===== Page extract

With 680,000 staff, the company is the largest and most inefficient power generator in the world, analysts say. Now the former Kremlin chief of staff wants to privatise it.
Unified Energy System controls 100 gigawatts of capacity across the 11 time
zones of the Russian Federation, with some equipment dating from before the
revolution in 1917.
After months of fierce lobbying, public outcries and more than one crisis
meeting chaired by President Vladimir Putin, the Russian parliament will
vote on plans to dissolve a company with 680,000 staff, possibly the
largest ever corporate break-up.
The critical second reading in the Russian parliament of legislation
designed to liberalise the electricity sector also comes against the
background of disastrous reform elsewhere in the world.
The collapse in wholesale prices after deregulation has, for example, led
to black-outs in California. In Russia's harsh climate, mangled reform of a
vast generating, transmission and distribution entity - in which the state
will still hold 52 per cent - would not only damage the country's fragile
market economy; it could also prove lethal.
Anatoly Chubais, the former Kremlin chief of staff under Boris Yeltsin and
the current chief executive of UES, is pushing for a definitive break with
the past. "Electricity still operates in the Soviet style," he says. "The
consumer is chained to the producer. There is no choice, no competition and
no stimulus to save costs or to invest."
Mr Chubais is pushing for the full liberalisation of the power sector by
eliminating the politically influenced energy commissions that set prices.
He wants to see UES broken up, along with the existing regional, vertically
integrated power companies in which it holds usually controlling stakes
into competing generation and distribution businesses.
There is a widespread consensus in favour of reform. Fedor Tregubenko,
utility analyst at Brunswick UBS Warburg in Moscow, describes UES as both
"the largest and the most inefficient power generator in the world".

==========
===== Raw data

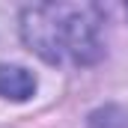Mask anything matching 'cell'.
Returning a JSON list of instances; mask_svg holds the SVG:
<instances>
[{
	"instance_id": "1",
	"label": "cell",
	"mask_w": 128,
	"mask_h": 128,
	"mask_svg": "<svg viewBox=\"0 0 128 128\" xmlns=\"http://www.w3.org/2000/svg\"><path fill=\"white\" fill-rule=\"evenodd\" d=\"M104 15L92 3H39L21 15V36L45 63L90 66L101 60Z\"/></svg>"
},
{
	"instance_id": "2",
	"label": "cell",
	"mask_w": 128,
	"mask_h": 128,
	"mask_svg": "<svg viewBox=\"0 0 128 128\" xmlns=\"http://www.w3.org/2000/svg\"><path fill=\"white\" fill-rule=\"evenodd\" d=\"M36 92V78L24 66H0V96L12 101H27Z\"/></svg>"
}]
</instances>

==========

● What you will do:
A: From the article on Russia's electricity reform, reproduce the passage that opens with the words containing "With 680,000 staff, the" and closes with "in the world.".
B: Answer these questions from the article on Russia's electricity reform:
(i) Across how many time zones does Unified Energy System's capacity extend?
(ii) What percentage of the entity will the state still hold?
(iii) At which firm does Fedor Tregubenko work as a utility analyst?

● Exercise results:
A:
With 680,000 staff, the company is the largest and most inefficient power generator in the world, analysts say. Now the former Kremlin chief of staff wants to privatise it.
Unified Energy System controls 100 gigawatts of capacity across the 11 time
zones of the Russian Federation, with some equipment dating from before the
revolution in 1917.
After months of fierce lobbying, public outcries and more than one crisis
meeting chaired by President Vladimir Putin, the Russian parliament will
vote on plans to dissolve a company with 680,000 staff, possibly the
largest ever corporate break-up.
The critical second reading in the Russian parliament of legislation
designed to liberalise the electricity sector also comes against the
background of disastrous reform elsewhere in the world.

B:
(i) 11
(ii) 52 per cent
(iii) Brunswick UBS Warburg in Moscow